→ WORK ORDER
The stretch from the line with "Cold allodynia was" through the line with "Sinapic acid treatment" in the records below: write it out exactly, and nothing else.

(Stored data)
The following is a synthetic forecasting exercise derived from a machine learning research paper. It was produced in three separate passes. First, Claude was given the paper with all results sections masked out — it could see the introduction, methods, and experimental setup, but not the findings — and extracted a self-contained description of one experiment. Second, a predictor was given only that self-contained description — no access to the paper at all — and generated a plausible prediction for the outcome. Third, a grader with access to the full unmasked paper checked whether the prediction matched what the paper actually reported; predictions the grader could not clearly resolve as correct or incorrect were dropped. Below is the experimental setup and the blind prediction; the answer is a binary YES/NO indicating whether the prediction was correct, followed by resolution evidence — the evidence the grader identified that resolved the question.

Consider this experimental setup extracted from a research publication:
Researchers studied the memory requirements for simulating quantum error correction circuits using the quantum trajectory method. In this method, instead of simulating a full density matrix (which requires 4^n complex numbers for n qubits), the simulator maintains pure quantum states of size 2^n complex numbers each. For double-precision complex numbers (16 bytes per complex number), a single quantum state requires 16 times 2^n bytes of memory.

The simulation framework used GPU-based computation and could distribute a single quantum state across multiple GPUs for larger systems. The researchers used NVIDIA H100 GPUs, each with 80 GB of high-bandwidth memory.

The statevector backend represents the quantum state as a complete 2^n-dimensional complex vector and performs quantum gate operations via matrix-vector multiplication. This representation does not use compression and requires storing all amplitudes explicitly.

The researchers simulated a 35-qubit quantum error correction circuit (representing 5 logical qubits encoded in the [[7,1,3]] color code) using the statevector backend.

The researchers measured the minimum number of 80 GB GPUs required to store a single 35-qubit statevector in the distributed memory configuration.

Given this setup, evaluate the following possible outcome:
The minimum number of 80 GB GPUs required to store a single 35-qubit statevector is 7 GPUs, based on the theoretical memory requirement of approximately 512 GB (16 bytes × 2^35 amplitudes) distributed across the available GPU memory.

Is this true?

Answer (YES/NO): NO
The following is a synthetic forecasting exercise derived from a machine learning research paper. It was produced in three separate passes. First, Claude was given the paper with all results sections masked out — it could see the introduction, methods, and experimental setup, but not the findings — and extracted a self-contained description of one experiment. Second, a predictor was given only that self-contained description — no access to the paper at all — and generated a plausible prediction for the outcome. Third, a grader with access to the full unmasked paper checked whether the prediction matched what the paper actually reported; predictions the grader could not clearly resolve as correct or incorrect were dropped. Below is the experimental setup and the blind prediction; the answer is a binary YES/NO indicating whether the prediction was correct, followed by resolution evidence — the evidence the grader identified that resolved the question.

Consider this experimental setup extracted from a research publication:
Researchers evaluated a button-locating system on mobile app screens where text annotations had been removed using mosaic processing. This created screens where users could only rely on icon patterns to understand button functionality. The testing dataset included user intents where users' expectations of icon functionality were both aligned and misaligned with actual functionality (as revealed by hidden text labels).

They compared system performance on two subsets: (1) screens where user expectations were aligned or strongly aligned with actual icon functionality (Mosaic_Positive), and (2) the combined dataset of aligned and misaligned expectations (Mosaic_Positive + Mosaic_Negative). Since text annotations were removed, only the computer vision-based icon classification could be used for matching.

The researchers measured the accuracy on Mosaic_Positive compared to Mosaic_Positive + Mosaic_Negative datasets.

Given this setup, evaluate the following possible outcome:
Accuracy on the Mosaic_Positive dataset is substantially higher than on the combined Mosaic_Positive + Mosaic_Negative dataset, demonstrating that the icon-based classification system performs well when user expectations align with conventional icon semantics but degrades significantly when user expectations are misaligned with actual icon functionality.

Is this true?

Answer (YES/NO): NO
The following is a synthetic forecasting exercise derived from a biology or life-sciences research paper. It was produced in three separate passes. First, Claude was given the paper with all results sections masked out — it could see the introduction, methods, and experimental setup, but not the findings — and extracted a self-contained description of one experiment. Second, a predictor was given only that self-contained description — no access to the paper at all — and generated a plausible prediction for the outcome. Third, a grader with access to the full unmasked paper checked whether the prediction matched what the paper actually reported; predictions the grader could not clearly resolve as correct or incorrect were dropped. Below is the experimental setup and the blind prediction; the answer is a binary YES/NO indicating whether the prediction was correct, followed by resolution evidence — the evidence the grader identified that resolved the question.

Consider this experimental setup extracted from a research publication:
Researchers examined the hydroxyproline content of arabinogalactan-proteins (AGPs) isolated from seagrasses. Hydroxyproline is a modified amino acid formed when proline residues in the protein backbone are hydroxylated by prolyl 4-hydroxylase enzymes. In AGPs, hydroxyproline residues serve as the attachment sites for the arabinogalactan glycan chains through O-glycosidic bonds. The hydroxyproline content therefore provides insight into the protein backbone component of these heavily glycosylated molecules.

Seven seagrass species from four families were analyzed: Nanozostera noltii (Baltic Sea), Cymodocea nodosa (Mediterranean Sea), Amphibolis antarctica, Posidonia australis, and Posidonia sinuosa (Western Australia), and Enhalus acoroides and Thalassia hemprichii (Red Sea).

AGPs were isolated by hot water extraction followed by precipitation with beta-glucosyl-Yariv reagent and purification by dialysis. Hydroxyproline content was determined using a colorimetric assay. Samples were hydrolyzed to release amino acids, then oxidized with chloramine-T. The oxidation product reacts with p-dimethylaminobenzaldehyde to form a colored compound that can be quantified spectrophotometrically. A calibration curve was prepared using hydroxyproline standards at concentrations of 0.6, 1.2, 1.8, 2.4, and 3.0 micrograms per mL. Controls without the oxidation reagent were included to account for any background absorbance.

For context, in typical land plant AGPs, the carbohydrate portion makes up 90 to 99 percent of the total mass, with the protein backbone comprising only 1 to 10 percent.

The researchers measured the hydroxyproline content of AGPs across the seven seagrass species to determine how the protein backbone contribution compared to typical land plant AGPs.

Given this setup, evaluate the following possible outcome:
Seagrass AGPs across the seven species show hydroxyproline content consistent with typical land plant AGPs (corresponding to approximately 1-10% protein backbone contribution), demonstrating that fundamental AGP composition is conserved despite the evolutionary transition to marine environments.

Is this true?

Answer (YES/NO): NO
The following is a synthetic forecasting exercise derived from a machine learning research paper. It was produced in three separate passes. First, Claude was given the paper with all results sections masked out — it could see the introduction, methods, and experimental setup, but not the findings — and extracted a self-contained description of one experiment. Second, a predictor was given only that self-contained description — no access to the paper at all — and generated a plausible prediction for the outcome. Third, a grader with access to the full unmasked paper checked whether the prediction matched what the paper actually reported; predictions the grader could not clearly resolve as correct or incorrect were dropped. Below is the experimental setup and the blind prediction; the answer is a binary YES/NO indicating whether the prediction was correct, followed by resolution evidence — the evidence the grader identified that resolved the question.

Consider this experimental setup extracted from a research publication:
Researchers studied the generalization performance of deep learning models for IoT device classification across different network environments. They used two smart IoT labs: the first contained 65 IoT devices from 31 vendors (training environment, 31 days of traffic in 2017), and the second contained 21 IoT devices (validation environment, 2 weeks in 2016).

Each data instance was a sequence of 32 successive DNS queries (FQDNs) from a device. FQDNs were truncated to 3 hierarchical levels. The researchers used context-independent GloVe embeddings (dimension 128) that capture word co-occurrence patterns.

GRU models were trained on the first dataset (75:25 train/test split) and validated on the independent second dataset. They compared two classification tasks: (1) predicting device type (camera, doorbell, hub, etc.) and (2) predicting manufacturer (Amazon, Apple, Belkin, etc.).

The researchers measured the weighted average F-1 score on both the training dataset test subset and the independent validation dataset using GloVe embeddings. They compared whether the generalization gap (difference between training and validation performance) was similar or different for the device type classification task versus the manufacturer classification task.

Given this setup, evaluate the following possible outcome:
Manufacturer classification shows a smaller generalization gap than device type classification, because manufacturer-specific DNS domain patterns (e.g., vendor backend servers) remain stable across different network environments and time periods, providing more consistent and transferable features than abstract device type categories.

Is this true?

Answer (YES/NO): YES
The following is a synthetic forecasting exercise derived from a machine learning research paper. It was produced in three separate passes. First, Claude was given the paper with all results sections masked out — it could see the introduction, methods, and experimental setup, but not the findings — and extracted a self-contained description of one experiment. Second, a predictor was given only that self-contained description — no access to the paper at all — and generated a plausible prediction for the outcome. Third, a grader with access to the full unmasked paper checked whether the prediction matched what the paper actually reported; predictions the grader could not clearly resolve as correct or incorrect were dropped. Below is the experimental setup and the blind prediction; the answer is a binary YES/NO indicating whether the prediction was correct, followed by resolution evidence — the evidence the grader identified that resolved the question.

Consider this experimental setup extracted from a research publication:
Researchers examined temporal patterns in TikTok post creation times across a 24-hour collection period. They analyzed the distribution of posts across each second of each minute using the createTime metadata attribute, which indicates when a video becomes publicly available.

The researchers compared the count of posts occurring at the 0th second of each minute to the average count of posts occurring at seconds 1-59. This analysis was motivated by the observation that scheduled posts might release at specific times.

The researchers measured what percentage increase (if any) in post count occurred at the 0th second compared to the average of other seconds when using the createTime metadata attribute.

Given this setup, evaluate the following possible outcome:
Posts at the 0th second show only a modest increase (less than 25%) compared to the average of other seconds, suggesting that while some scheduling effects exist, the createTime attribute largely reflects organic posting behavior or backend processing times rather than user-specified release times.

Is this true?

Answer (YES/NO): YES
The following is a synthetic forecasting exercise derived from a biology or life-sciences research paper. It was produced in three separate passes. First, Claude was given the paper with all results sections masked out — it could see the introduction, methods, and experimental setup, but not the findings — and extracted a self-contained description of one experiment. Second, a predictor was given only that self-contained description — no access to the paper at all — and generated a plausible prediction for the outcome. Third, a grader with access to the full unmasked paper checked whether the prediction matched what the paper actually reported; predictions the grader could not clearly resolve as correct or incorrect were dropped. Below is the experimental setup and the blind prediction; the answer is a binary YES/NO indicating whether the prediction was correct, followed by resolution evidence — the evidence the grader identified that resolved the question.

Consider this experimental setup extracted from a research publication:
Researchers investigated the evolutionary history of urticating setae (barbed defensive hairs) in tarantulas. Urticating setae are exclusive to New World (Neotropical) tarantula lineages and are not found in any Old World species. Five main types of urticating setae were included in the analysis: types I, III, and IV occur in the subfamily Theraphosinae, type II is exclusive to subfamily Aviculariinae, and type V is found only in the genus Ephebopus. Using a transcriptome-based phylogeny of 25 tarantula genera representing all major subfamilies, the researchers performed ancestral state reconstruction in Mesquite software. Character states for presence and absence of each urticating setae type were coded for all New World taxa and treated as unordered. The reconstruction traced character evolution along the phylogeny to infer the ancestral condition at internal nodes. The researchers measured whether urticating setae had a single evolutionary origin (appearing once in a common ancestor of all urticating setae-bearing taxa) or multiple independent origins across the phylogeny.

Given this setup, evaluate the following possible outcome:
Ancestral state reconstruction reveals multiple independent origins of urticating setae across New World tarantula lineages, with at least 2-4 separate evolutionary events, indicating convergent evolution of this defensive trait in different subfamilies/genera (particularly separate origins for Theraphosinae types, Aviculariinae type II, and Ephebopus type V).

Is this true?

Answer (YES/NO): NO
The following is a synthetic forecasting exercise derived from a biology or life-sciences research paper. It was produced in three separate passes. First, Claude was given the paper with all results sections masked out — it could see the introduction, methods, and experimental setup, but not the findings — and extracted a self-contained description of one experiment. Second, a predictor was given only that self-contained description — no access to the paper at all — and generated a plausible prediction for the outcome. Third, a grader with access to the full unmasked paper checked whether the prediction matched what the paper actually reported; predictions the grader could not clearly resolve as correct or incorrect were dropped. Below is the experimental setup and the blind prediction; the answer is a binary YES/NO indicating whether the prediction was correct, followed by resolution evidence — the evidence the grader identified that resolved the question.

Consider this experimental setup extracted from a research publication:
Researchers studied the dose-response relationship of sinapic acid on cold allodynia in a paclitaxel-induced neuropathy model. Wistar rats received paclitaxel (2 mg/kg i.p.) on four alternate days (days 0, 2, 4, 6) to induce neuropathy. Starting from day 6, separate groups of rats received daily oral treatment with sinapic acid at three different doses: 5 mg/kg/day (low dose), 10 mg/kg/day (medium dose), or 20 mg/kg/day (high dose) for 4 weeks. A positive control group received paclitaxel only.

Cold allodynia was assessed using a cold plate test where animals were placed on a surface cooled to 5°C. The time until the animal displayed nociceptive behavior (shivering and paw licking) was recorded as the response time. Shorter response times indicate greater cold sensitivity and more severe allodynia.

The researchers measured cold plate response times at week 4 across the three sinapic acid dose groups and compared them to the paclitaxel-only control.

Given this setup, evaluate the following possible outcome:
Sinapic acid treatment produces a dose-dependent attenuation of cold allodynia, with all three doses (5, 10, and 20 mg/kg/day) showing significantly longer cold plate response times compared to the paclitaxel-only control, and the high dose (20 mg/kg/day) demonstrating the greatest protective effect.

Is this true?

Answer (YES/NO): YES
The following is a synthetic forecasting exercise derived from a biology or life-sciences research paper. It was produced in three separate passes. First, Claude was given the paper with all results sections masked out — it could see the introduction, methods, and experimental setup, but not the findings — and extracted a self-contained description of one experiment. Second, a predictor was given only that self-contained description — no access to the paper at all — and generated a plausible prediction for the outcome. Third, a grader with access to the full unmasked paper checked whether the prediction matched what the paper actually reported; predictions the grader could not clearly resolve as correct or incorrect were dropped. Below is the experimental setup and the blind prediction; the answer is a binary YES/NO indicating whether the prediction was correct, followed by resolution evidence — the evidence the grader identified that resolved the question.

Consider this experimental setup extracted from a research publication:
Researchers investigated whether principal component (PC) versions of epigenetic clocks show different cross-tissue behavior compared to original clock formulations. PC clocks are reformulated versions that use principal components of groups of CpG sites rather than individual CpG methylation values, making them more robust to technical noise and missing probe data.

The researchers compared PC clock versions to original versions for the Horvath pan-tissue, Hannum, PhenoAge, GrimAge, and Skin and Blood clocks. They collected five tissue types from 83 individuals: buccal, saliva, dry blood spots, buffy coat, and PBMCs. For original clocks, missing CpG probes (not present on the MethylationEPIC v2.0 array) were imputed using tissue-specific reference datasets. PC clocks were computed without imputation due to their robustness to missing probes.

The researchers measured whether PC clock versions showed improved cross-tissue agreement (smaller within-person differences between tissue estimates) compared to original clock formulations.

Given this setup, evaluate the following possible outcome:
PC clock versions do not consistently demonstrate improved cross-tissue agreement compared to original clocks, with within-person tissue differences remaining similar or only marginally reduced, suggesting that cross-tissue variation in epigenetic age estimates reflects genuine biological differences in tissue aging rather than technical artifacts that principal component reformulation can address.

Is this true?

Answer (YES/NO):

→ ANSWER BOX
Cold allodynia was assessed using a cold plate test where animals were placed on a surface cooled to 5°C. The time until the animal displayed nociceptive behavior (shivering and paw licking) was recorded as the response time. Shorter response times indicate greater cold sensitivity and more severe allodynia.

The researchers measured cold plate response times at week 4 across the three sinapic acid dose groups and compared them to the paclitaxel-only control.

Given this setup, evaluate the following possible outcome:
Sinapic acid treatment produces a dose-dependent attenuation of cold allodynia, with all three doses (5, 10, and 20 mg/kg/day) showing significantly longer cold plate response times compared to the paclitaxel-only control, and the high dose (20 mg/kg/day) demonstrating the greatest protective effect.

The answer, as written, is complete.